| > The GUI features Google introduced were very important. I don't trust my memory, so I'm checking with Firefox 3.0.1[0], released in July 16, 2008[1], definitely before the first release of Chrome. I can't be bothered to also test early Chrome and multiple old versions of Firefox, so the fact that a feature isn't in Firefox 3.0.1 doesn't mean that it came first in Chrome. > Draggable, swappable tabs Firefox 3.0.1 had these. > that can be pulled out into separate windows, Not quite — you could drag tabs between existing windows, but apparently not out into a separate window. > address bars with integrated search engines, If you entered a keyword, rather than a URL into the URL bar, Firefox would search for it in Google. (In addition, there was obviously the dedicated search bar.) > built in PDF viewers.

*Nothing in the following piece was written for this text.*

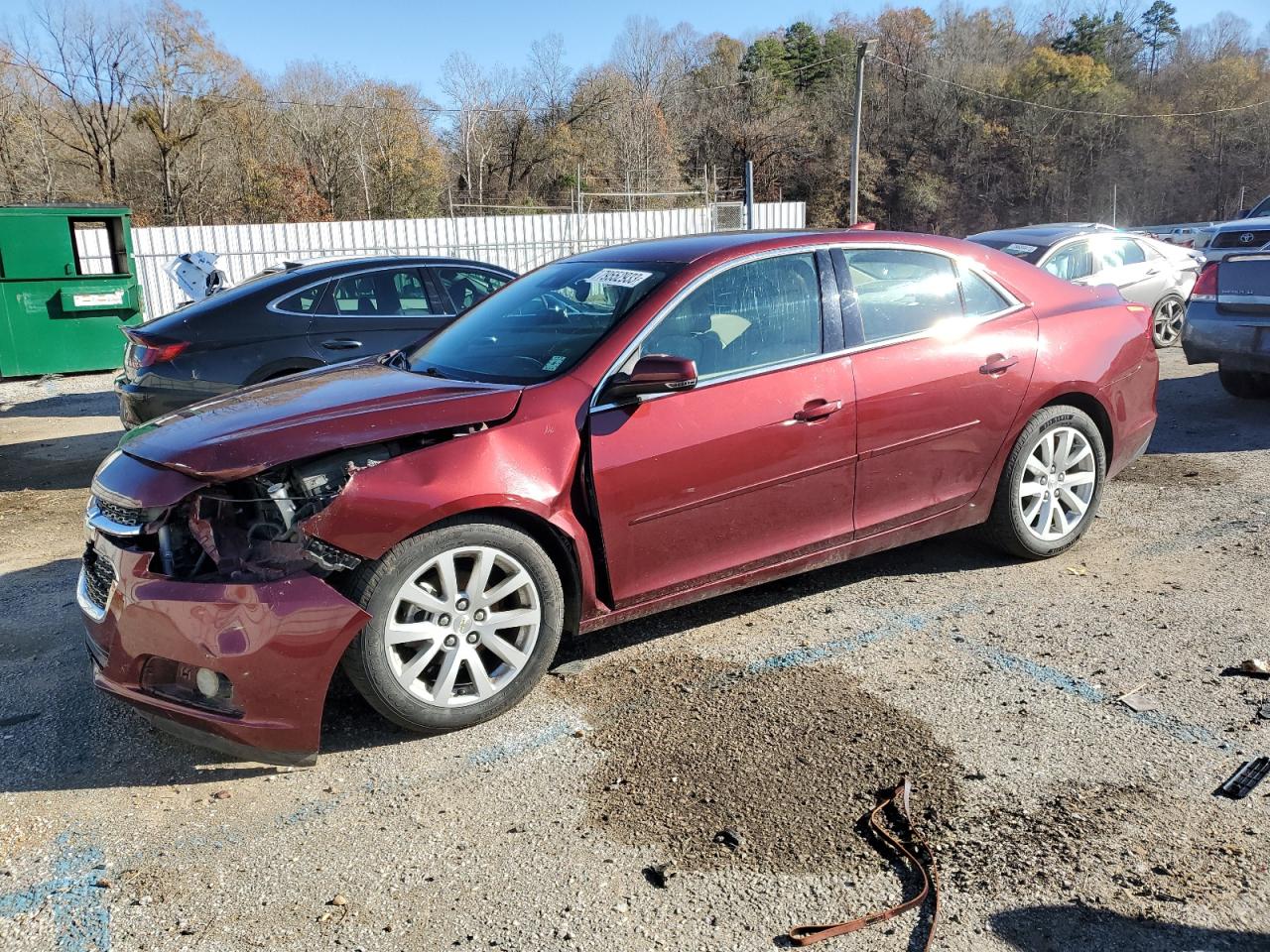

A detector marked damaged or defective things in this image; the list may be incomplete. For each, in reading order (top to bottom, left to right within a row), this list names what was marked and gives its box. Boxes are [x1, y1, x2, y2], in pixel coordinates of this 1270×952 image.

Firefox 3.0.1 didn't have one. According to Wikipedia[1], the PDF-viewer arrived officially only in Firefox 19 (February 19, 2013). It was installable as an add-on earlier, but almost certainly not before Chrome's in-built viewer. OTOH Konqueror (KDE's browser) had an embedded PDF-viewer before either — at least as early as August 2008[2] — not that that's relevant for mainstream use, or for a comparison of Firefox and Chrome. Overall, only 1, possibly 1.5 of the 3 features came earlier in Chrome. 1.5 were definitely already in Firefox when Chrome launched. [0] I couldn't find the binary for 3.0.0, which was my first choice. [1] https://en.wikipedia.org/wiki/Firefox_version_history [2] https://en.wikipedia.org/w/index.php?title=Konqueror&oldid=2... |
The search features were brand spanking new too. Firefox had a search bar, but the behavior of Chrome is what later prompted Mozilla to create the omnibar function.
The PDF and Flash built in were major features at the time because they avoided needing to install awful and exploitable third party components.